**Exercise description**
Can you copy every item below word for word, with each answer kept in place?

**A block of data**
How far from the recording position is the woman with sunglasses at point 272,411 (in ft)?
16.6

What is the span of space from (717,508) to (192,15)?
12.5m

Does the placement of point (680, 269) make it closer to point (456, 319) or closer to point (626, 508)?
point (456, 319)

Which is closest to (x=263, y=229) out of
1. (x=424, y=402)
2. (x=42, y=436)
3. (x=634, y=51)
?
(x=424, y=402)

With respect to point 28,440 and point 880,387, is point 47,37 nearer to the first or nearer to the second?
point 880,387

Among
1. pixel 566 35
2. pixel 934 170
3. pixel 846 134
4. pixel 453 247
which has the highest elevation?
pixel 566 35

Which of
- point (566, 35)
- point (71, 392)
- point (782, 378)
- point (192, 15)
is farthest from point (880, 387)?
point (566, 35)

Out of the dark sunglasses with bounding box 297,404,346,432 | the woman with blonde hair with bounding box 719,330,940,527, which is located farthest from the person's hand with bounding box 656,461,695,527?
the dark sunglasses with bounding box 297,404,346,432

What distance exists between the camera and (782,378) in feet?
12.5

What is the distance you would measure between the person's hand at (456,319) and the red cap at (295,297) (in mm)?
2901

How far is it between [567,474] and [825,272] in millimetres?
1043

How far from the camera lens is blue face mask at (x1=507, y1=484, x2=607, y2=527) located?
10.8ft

**Expected answer**
How far from the recording position is the woman with sunglasses at point 272,411 (in ft)?
16.6

What is the span of space from (717,508) to (192,15)?
12.5m

Does the placement of point (680, 269) make it closer to point (456, 319) or closer to point (626, 508)?
point (456, 319)

Which is closest to (x=263, y=229) out of
1. (x=424, y=402)
2. (x=42, y=436)
3. (x=634, y=51)
?
(x=424, y=402)

With respect to point 28,440 and point 880,387, is point 47,37 nearer to the first or nearer to the second?
point 880,387

Among
1. pixel 566 35
2. pixel 934 170
3. pixel 846 134
4. pixel 453 247
which has the highest elevation?
pixel 566 35

Which of
- point (566, 35)
- point (71, 392)
- point (782, 378)
- point (192, 15)
is farthest from point (880, 387)?
point (566, 35)

Out of the dark sunglasses with bounding box 297,404,346,432 | the woman with blonde hair with bounding box 719,330,940,527, which is located farthest from the person's hand with bounding box 656,461,695,527?
the dark sunglasses with bounding box 297,404,346,432

What distance exists between the camera and (782,378) in feet?
12.5

What is the distance you would measure between the person's hand at (456,319) and the red cap at (295,297) (in mm)?
2901

How far is it between [567,474] and [825,272] in millimetres?
1043

How far from the camera lens is blue face mask at (x1=507, y1=484, x2=607, y2=527) located?
10.8ft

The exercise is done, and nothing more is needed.